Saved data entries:
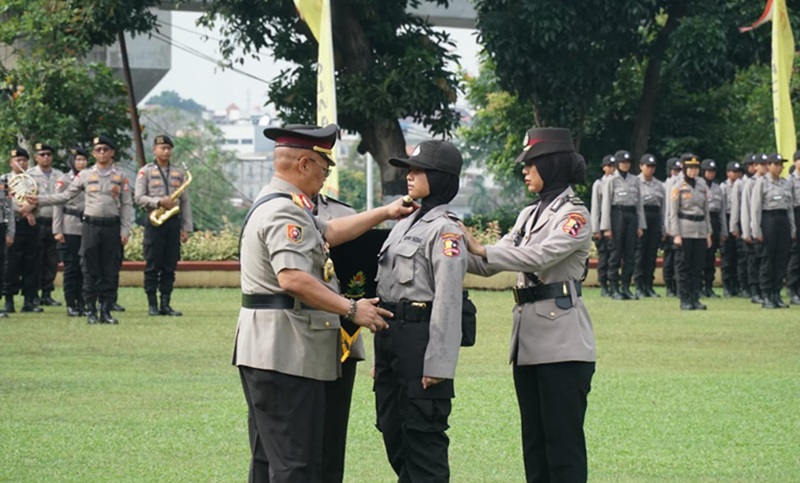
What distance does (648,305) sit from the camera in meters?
21.1

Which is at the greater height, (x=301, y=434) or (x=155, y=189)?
(x=155, y=189)

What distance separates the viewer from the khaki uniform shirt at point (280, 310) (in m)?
6.55

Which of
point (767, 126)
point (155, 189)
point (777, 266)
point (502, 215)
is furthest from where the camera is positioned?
point (767, 126)

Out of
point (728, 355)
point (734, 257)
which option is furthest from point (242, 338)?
point (734, 257)

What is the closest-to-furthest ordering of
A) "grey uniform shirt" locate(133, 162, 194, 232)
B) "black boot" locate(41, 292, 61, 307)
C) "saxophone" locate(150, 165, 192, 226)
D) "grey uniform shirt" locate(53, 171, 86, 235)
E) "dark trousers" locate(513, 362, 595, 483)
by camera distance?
"dark trousers" locate(513, 362, 595, 483), "grey uniform shirt" locate(133, 162, 194, 232), "saxophone" locate(150, 165, 192, 226), "grey uniform shirt" locate(53, 171, 86, 235), "black boot" locate(41, 292, 61, 307)

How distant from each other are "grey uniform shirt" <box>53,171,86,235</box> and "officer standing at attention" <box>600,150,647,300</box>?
25.7 feet

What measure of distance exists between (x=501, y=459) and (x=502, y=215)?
22.4m

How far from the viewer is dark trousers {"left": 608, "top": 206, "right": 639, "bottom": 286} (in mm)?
22516

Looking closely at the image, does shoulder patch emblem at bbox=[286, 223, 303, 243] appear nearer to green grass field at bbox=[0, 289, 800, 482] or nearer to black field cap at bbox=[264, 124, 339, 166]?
black field cap at bbox=[264, 124, 339, 166]

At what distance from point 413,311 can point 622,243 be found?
15753 millimetres

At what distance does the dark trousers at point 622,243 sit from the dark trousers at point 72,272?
7.98 meters

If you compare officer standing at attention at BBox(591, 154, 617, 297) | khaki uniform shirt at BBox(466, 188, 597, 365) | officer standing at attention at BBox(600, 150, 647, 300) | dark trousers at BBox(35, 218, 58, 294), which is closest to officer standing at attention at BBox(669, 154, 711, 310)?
officer standing at attention at BBox(600, 150, 647, 300)

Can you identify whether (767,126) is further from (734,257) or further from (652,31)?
(734,257)

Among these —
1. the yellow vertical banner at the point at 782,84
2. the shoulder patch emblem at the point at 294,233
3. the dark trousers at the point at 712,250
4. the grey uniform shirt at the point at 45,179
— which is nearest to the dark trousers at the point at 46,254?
the grey uniform shirt at the point at 45,179
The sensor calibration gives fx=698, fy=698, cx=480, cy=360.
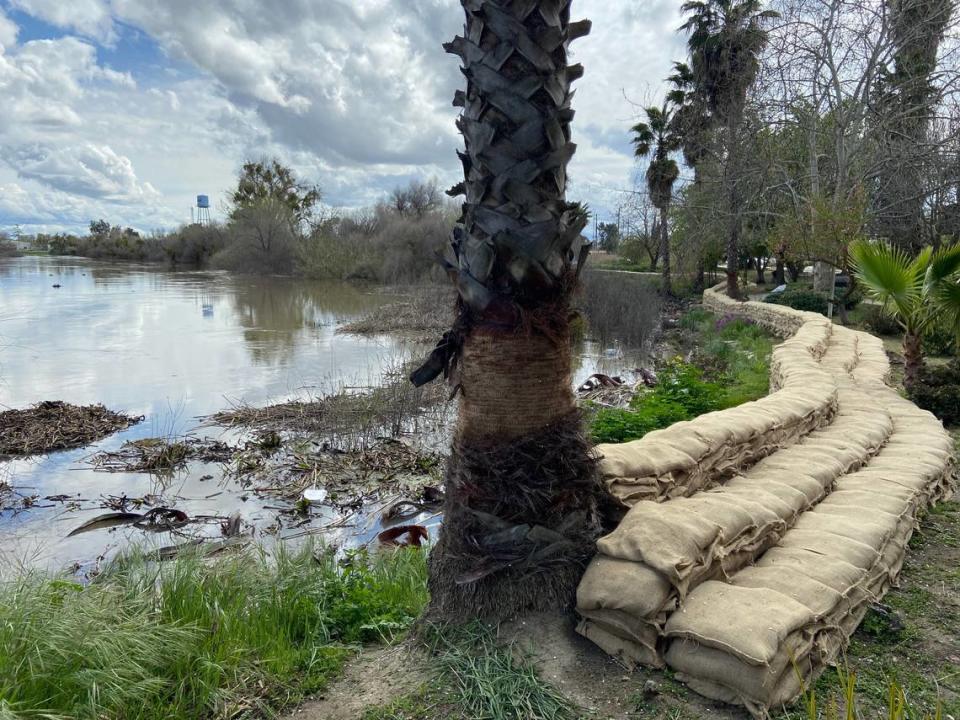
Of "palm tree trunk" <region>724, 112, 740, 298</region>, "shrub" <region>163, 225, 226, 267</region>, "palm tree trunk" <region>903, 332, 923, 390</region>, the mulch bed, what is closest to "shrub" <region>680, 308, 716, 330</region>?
"palm tree trunk" <region>724, 112, 740, 298</region>

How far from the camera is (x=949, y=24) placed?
17266 millimetres

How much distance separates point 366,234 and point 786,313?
3785 centimetres

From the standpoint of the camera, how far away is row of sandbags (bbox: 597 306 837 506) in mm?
3654

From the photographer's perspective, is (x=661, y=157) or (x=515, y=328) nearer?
(x=515, y=328)

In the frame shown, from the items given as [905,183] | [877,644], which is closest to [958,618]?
[877,644]

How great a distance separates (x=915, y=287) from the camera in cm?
748

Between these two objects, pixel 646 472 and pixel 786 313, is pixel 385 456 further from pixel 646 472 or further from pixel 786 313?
pixel 786 313

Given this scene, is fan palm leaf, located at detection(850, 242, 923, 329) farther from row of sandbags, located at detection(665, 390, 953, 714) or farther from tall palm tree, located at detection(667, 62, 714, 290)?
tall palm tree, located at detection(667, 62, 714, 290)

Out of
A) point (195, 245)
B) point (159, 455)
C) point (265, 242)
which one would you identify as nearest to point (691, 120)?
point (159, 455)

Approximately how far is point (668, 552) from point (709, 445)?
57.9 inches

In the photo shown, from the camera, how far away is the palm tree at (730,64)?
21516 mm

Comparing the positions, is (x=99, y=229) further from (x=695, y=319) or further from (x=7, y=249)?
(x=695, y=319)

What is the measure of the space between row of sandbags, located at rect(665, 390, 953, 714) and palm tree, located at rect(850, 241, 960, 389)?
348cm

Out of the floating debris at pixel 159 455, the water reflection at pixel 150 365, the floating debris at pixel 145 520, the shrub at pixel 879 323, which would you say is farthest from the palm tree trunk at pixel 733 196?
the floating debris at pixel 145 520
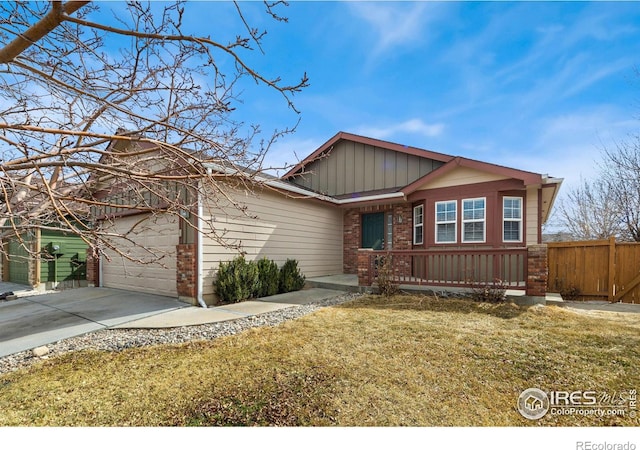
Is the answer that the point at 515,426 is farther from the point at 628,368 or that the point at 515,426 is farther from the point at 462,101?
the point at 462,101

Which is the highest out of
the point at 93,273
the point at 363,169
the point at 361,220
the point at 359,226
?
the point at 363,169

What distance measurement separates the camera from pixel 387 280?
7609mm

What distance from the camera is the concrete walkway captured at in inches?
188

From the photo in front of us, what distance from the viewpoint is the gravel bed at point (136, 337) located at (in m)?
3.83

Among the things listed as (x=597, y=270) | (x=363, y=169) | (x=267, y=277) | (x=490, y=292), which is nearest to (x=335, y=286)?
(x=267, y=277)

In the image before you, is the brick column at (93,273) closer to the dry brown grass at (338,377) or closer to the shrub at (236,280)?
the shrub at (236,280)

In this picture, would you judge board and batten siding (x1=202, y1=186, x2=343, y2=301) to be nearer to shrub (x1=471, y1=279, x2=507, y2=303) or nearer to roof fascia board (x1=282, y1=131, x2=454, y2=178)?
roof fascia board (x1=282, y1=131, x2=454, y2=178)

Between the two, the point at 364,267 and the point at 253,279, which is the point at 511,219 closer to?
the point at 364,267

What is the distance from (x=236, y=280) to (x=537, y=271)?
6.75m

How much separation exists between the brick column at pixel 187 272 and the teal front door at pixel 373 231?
645cm

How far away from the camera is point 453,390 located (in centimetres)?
276

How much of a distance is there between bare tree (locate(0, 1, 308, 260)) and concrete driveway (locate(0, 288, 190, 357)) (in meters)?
2.34

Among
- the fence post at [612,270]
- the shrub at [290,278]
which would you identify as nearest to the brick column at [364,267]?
the shrub at [290,278]

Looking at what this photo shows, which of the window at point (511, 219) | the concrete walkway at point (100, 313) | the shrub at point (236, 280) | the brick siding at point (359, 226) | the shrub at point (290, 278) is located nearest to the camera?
the concrete walkway at point (100, 313)
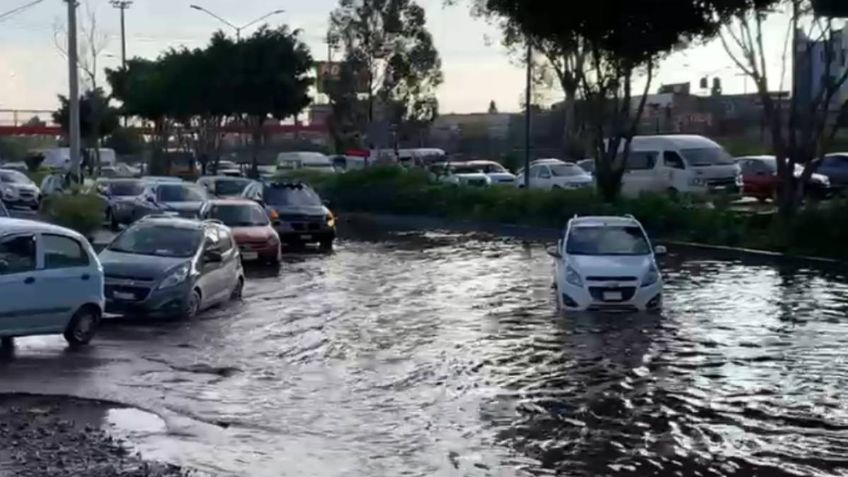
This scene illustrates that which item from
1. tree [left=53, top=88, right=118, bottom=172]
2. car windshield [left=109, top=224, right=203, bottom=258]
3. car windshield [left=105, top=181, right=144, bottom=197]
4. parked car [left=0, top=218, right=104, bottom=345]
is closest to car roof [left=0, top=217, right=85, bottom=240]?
parked car [left=0, top=218, right=104, bottom=345]

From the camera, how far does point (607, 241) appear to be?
23.9 meters

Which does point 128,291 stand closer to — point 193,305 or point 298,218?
point 193,305

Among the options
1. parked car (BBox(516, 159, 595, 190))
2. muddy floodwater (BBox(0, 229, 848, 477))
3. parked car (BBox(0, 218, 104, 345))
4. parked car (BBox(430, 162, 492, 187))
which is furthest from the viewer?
parked car (BBox(430, 162, 492, 187))

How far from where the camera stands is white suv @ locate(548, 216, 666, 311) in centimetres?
2253

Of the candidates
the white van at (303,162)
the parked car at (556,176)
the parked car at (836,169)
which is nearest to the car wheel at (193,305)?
the parked car at (836,169)

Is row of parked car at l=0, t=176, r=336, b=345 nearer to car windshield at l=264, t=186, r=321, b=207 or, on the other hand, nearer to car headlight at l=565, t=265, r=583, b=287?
car headlight at l=565, t=265, r=583, b=287

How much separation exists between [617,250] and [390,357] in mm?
6356

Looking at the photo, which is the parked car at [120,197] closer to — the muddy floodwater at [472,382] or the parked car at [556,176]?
the parked car at [556,176]

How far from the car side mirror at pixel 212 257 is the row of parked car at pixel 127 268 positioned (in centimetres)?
2

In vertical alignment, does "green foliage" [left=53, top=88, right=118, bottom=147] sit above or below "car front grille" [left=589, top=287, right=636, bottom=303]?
above

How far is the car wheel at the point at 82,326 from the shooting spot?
18500 millimetres

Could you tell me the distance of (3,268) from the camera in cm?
1752

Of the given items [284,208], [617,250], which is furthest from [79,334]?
[284,208]

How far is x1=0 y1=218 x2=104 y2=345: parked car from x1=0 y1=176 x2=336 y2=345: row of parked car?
12mm
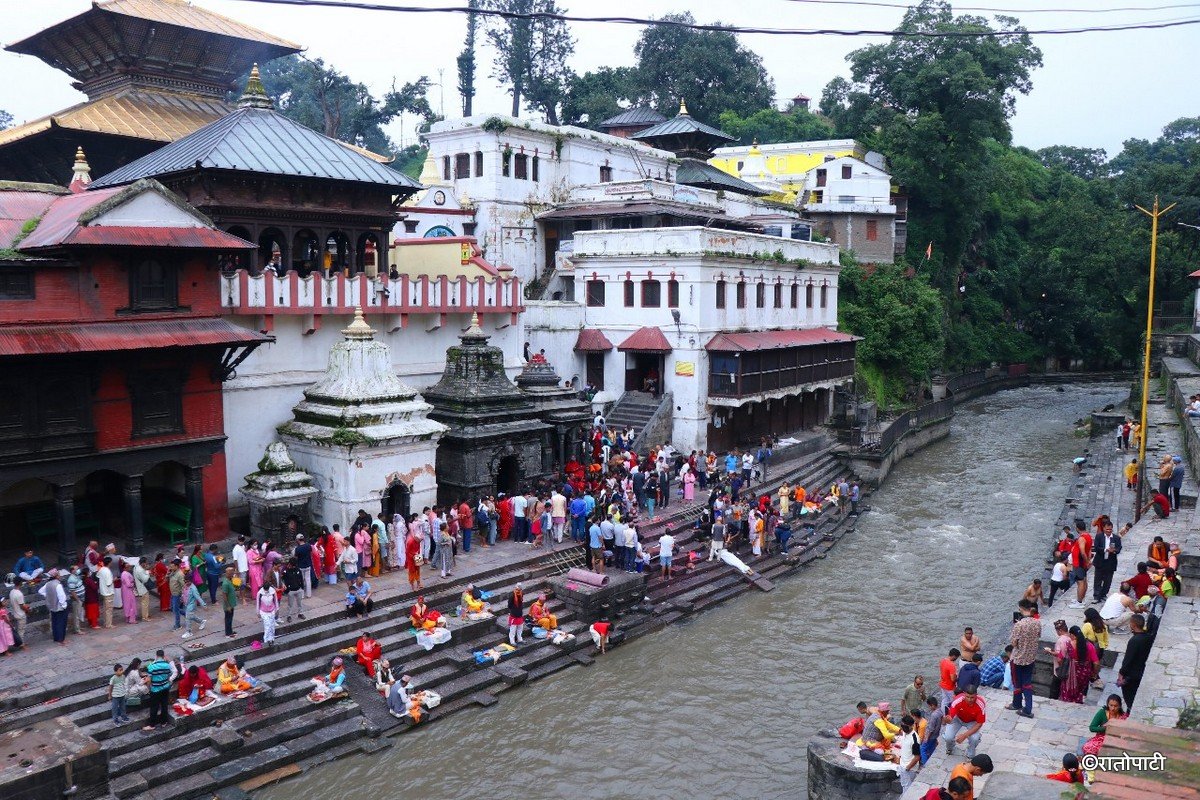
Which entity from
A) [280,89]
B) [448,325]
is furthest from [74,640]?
[280,89]

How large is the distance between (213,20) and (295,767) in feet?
81.3

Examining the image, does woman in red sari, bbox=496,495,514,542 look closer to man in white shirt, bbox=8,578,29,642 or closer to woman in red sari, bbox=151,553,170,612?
woman in red sari, bbox=151,553,170,612

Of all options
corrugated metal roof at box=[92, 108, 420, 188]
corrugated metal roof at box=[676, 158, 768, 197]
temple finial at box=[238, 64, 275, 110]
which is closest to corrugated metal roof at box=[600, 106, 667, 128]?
corrugated metal roof at box=[676, 158, 768, 197]

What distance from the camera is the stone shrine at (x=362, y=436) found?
65.5 ft

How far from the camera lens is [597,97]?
61156 mm

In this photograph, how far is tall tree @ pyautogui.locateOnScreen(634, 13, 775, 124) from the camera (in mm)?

__What the task asks__.
Copy verbatim every line above, from the line containing "Of all options" down through the final line, including both ends.

__Result for this exercise__.
Of all options
corrugated metal roof at box=[92, 108, 420, 188]
corrugated metal roof at box=[676, 158, 768, 197]
temple finial at box=[238, 64, 275, 110]
which is closest to corrugated metal roof at box=[600, 106, 667, 128]?
corrugated metal roof at box=[676, 158, 768, 197]

What distance from the camera is the stone shrine at (x=362, y=436) found?
65.5 ft

How far from the camera lens is [597,97]?
61156 mm

In this photograph, how far is tall tree @ pyautogui.locateOnScreen(634, 13, 775, 124) from the camera (in mm)?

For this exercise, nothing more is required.